Nebraska Revised Statute 44-7,110

Chapter 44

44-7,110.

Dental services; provider network contracts; restrictions on method of payment, prohibited; third-party access; conditions; applicability of provisions.

(1) For the purposes of this section:

(a) Contracting entity means a person or entity that enters into direct contracts with providers for the delivery of dental services in the ordinary course of business, including a dental carrier or third-party administrator;

(b) Dental carrier means a dental insurance company, a prepaid limited health service organization, or any other entity authorized to offer an insurance plan that provides dental services;

(c) Dental services means services for the diagnosis, prevention, treatment, or cure of a dental condition, illness, injury, or disease. Dental services does not include services delivered by a provider that are billed as medical services under a health insurance plan;

(d) Provider means an individual or entity that provides dental services or supplies, as defined by the health benefits plan or dental benefits plan, including a dentist or physician, but not a physician organization that leases or rents its network to a third party;

(e) Provider network contract means a contract between a contracting entity and a provider that specifies the rights and responsibilities of the contracting entity and provides for the delivery and payment of dental services to an enrollee; and

(f) Third party means a person or entity that enters into a contract with a contracting entity or with another third party to gain access to the dental services or contractual discounts of a provider network contract.
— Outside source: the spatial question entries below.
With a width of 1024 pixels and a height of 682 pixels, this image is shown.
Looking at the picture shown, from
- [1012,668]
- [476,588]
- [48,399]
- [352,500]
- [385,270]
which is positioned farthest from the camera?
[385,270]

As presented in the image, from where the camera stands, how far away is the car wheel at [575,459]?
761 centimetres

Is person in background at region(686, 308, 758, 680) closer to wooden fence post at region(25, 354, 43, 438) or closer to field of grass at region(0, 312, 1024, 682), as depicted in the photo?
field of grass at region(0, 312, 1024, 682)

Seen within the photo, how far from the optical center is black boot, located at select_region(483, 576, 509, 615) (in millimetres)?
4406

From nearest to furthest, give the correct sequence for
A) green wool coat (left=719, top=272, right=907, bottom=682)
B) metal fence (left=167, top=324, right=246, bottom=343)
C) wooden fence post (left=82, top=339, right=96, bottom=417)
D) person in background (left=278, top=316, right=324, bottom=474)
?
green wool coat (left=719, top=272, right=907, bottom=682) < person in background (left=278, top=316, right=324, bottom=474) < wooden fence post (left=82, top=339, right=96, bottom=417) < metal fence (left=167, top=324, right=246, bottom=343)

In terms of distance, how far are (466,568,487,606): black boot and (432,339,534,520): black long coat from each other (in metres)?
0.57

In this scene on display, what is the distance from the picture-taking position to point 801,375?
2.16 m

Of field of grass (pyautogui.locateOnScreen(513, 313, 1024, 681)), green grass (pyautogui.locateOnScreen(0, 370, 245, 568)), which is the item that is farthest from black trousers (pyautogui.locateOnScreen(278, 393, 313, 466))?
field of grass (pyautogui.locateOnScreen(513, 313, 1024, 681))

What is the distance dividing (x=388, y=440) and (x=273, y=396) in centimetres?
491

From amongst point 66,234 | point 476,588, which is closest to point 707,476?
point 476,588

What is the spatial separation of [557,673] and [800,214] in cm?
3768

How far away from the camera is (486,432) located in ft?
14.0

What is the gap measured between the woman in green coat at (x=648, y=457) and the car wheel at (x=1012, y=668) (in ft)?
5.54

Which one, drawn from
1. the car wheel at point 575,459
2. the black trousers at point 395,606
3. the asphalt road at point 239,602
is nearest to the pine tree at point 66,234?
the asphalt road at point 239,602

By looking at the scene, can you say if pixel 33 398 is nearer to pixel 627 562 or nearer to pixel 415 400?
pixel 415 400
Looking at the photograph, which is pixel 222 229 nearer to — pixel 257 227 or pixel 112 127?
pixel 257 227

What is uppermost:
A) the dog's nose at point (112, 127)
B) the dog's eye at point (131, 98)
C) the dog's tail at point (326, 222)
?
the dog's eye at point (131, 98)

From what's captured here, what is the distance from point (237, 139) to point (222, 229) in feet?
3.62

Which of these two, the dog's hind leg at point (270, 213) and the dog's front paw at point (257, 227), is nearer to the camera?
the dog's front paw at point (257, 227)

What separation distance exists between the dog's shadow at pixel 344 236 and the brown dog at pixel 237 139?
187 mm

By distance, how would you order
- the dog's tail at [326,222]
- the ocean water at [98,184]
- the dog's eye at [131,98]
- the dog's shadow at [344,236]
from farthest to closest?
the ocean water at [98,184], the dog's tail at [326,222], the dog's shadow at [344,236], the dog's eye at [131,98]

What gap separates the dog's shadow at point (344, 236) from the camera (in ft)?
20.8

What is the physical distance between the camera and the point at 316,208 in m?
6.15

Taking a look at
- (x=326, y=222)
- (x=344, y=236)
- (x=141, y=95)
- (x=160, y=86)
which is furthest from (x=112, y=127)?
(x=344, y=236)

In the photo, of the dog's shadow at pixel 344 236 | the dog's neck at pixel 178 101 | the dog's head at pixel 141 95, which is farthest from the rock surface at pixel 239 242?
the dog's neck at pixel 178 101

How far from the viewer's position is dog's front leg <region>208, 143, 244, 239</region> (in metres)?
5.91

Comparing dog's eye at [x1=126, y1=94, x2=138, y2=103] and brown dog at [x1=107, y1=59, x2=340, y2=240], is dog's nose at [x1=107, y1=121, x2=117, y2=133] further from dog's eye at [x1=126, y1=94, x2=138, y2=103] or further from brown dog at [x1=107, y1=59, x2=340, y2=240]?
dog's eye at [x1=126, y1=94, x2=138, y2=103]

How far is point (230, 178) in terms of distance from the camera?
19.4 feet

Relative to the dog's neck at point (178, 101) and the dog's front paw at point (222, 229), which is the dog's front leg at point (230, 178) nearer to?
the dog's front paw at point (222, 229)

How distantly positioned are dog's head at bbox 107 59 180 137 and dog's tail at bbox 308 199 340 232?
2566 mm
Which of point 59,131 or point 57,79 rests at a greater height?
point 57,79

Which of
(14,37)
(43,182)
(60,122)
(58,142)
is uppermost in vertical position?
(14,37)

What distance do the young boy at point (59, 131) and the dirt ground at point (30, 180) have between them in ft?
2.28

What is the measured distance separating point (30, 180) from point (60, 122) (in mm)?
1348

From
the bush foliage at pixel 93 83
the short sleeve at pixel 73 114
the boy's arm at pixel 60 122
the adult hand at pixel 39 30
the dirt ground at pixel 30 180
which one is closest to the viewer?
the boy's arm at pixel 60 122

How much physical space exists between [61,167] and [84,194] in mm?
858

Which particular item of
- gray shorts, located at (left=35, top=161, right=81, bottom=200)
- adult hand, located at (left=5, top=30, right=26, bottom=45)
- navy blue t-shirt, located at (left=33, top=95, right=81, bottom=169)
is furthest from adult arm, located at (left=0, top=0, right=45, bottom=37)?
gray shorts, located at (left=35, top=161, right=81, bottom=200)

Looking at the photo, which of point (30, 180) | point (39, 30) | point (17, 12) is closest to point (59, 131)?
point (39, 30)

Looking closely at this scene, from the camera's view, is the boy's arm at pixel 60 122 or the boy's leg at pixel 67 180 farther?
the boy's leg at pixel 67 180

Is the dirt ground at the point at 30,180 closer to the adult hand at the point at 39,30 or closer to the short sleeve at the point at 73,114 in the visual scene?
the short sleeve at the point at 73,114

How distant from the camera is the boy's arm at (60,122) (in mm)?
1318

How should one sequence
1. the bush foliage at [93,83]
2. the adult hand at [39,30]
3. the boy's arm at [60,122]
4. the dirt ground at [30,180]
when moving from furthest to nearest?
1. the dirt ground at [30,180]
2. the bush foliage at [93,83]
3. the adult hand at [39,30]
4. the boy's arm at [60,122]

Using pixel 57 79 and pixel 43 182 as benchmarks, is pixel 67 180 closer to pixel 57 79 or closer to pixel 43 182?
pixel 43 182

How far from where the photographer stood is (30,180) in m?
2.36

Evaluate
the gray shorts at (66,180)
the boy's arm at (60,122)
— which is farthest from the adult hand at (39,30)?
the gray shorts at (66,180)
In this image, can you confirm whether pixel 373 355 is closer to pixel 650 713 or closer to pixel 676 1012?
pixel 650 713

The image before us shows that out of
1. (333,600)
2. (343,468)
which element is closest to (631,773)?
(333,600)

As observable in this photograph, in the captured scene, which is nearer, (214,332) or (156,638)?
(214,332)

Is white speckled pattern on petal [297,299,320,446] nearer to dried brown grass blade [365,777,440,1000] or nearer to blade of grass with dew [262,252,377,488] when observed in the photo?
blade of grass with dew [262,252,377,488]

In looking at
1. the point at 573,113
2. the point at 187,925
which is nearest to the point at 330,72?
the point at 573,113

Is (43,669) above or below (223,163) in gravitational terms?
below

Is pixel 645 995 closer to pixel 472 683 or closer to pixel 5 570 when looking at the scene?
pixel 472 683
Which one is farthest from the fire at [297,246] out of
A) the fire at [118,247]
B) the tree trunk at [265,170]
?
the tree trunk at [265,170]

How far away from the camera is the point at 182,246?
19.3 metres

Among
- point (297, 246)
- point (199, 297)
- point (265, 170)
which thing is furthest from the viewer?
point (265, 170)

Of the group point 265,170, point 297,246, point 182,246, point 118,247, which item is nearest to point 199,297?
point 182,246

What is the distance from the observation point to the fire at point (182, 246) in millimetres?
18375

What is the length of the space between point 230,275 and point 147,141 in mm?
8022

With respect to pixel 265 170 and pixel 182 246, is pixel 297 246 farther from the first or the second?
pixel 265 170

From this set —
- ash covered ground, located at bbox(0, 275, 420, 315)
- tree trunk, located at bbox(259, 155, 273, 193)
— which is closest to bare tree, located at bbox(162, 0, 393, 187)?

Third party does not include an employer or other group for whom the dental carrier or contracting entity provides administrative services.

(2) A dental insurance plan, contract, or provider network contract with a provider shall not include any restrictions on methods of claim payment for dental services in which the only acceptable payment method is a credit card payment.

(3) A dental carrier may grant a third party access to a provider network contract, or a provider's dental services or contractual discounts provided pursuant to a provider network contract if, at the time the provider network contract is entered into or renewed, the dental carrier allows a provider who is part of a dental carrier's provider network to choose not to participate in third-party access to the provider network contract. The third-party access provision of the provider network contract shall be clearly identified. A dental carrier shall not grant a third party access to the provider network contract of any provider who does not participate in third-party access to the provider network contract.

(4) A contracting entity may grant a third party access to a provider network contract, or a provider's dental services or contractual discounts provided pursuant to a provider network contract, if the following requirements are met:

(a) The contracting entity identifies all third parties in existence in a list on its Internet website that is updated at least once every ninety days;

(b) The provider network contract specifically states that the contracting entity may enter into an agreement with a third party that would allow the third party to obtain the contracting entity's rights and responsibilities as if the third party were the contracting entity, and when the contracting entity is a dental carrier, the provider chose to participate in third-party access at the time the provider network contract was entered into; and

(c) The third party accessing the provider network contract agrees to comply with all applicable terms of the provider network contract.

(5) A provider is not bound by and is not required to perform dental treatment or services under a provider network contract granted to a third party in violation of this section.

(6) Subsections (3), (4), and (5) of this section shall not apply if any of the following is true:

(a) The provider network contract is for dental services provided to a beneficiary of the federal medicare program pursuant to Title XVIII of the federal Social Security Act, 42 U.S.C. 1395 et seq., or the federal medicaid program pursuant to Title XIX of the federal Social Security Act, 42 U.S.C. 1396 et seq., as such sections existed on January 1, 2020; or

(b) Access to a provider network contract is granted to a dental carrier or an entity operating in accordance with the same brand licensee program as the contracting entity or to an entity that is an affiliate of the contracting entity. A list of the contracting entity's affiliates shall be made available to a provider on the contracting entity's website.

(7) This section shall take effect on January 1, 2021, and shall apply to all provider network contracts that are delivered, issued for delivery, or executed in this state on or after November 14, 2020.